Senate President Steve Sweeney was disappointed that New Jersey Working Families director Sue Altman was dragged out of a Senate hearing Monday but called Gov. Phil Murphy’s demand for an apology from the committee’s members “over the top.”
“I’m disappointed in the way it happened, but she had planned to be arrested, she even said that,” Sweeney said. “There was a text or a tweet where she said ‘it’s such a time and I’m not arrested yet.’”
At 10:22 a.m. Monday, close to an hour before state police dragged her from the Senate Select Committee on Economic Growth Strategies hearing, Altman tweeted “Not arrested!! (Yet).”
The activist, a staunch opponent of South Jersey powerbroker George Norcross, was quoting a tweet from Rob Duffey, her organization’s communications director, that claimed Norcross supporters were calling for Altman’s arrest.
She said officers later issued her a citation for disorderly conduct.
Sweeney doesn’t blame committee members for the incident
Despite his distaste for how Altman was removed, Sweeney said he did not blame the committee’s members for the incident, which dominated coverage of Norcross’s testimony.
“Her own words were she was going to disrupt the testimony.
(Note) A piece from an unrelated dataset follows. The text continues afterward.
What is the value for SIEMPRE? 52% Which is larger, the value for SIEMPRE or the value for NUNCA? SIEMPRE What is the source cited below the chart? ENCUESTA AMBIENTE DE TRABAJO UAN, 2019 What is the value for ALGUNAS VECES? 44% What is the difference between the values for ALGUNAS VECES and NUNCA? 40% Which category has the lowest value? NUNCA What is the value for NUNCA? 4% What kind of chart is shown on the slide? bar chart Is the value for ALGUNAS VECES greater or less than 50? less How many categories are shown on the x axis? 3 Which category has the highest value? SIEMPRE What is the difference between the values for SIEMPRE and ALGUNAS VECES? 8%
That was her goal,” Sweeney said. “You’re acting like she didn’t intend to disrupt this thing. Some people go into these hearings wanting to be arrested to make statements.”
Altman told Star Ledger opinions editor Tom Moran that she intended to lead booing of Norcross — who dubiously claimed to not know who Altman was Tuesday — when he sat to testify before the committee.
Those jeers happened anyway, and officers led the protesters out of the committee room, though none were dragged that time around.
Murphy calls for committee members to apologize; Sweeney faults Murphy
Gov. Phil Murphy called for the committee’s members to apologize to Altman for how she was treated Monday, but Sweeney sought to lay the blame for how police removed Altman’s removal at the governor’s feet.
“It’s over the top. The governor is responsible for the state police and the attorney general. It’s his state police” Sweeney said. “If he thinks they went too far, he should get to the bottom of it. The senator did not order anyone drug out. He asked people to be removed if they were going to be not willing to let testimony go on.”
The senate president, a close Norcross ally, also pointed to a recent incident during which Murphy had environmental activists who sought to interrupt a speech removed.
So far, no Democratic legislators have publicly criticized the Altman incident’s handling, though some have expressed distaste for the same privately.
“She got the attention she wanted,” Sweeney said.